Con todo, al igual que el Vedrá que, altanero, desafía la furia de las olas, su luminoso ejemplo de amor y entrega incondicional a la Iglesia traspone la vorágine del tiempo y hace resonar en la Historia su fe en la promesa del Salvador: “Tú eres Pedro, y sobre esta piedra edificaré mi Iglesia, y el poder del infierno no la derrotará” (Mt 16, 18).
1 BEATO FRANCISCO PALAU Y QUER. La vida solitaria, c. 2, n.º 10. In: Obras selectas. Burgos: Monte Carmelo, 1988, p. 212.
2 Ídem, c. 5, n.º 20, p. 215.
3 BEATO FRANCISCO PALAU Y QUER. La Escuela de la Virtud vindicada.
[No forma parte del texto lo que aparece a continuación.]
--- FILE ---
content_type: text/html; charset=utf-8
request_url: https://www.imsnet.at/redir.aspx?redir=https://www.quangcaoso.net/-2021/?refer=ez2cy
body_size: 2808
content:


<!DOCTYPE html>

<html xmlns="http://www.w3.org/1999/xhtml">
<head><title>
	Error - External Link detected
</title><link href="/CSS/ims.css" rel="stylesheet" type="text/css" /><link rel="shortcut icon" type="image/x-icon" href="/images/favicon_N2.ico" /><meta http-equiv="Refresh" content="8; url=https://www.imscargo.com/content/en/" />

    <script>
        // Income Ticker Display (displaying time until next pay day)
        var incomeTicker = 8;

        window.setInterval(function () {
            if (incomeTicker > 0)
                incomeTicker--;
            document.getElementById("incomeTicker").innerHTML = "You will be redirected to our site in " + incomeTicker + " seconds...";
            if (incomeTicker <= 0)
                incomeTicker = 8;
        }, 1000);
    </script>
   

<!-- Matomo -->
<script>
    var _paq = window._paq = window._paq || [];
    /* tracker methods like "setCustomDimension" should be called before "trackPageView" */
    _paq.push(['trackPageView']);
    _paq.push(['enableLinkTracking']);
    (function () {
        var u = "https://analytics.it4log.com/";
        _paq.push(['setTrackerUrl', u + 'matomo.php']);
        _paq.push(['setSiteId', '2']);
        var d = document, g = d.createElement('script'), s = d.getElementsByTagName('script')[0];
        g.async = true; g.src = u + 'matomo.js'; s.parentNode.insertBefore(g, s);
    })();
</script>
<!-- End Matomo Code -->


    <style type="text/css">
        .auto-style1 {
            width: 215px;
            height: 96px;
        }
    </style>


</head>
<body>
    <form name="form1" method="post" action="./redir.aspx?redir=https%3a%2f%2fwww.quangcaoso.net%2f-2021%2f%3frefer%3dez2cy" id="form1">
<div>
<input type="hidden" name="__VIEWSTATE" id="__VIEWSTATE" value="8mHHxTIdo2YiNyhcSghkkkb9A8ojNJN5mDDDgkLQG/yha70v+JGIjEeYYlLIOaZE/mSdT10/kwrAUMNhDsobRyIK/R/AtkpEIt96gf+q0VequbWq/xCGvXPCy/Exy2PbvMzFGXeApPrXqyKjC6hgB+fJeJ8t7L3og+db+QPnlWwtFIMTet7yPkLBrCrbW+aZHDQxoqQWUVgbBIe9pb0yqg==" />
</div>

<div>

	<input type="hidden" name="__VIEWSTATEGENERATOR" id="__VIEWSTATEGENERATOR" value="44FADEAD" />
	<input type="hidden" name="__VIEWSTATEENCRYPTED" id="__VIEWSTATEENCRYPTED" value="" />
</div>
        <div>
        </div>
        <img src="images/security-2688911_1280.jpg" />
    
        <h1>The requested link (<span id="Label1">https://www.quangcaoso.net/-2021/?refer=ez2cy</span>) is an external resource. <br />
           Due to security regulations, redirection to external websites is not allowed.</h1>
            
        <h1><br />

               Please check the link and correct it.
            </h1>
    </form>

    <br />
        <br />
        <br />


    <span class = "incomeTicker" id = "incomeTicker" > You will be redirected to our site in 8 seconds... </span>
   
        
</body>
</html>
L. II, c. 2, n.º 23. In: Obras selectas, op. cit., p. 252.
4 BEATO FRANCISCO PALAU Y QUER. Carta 101/115. Al P. Pascual de Jesús María, 1/8/1866, n.º 2. In: Obras selectas, op. cit., p. 852.
5 Ídem, ibídem.
6 Ídem, n.º 3.
7 BEATO FRANCISCO PALAU Y QUER. Mis relaciones con la Iglesia, c. 8, n.º 21. In: Obras selectas, op. cit., p. 454.
8 Ídem, II, n.º 3, p. 353.
9 Ídem, III, n.º 1, p. 354.
10 Ídem, c. 20, n.º 6, p. 595.
11 Ídem, c. 12, n.º 2, p. 530.
12 Ídem, c. 8, n.º 30, p. 459.
13 Ídem, n.º 27, p. 457.
14 Ídem, n.º 28.
15 BEATO FRANCISCO PALAU Y QUER. Anarquía social. In: El Ermitaño. Barcelona. Año IV. N.º 114 (12/1/1871); p. 4.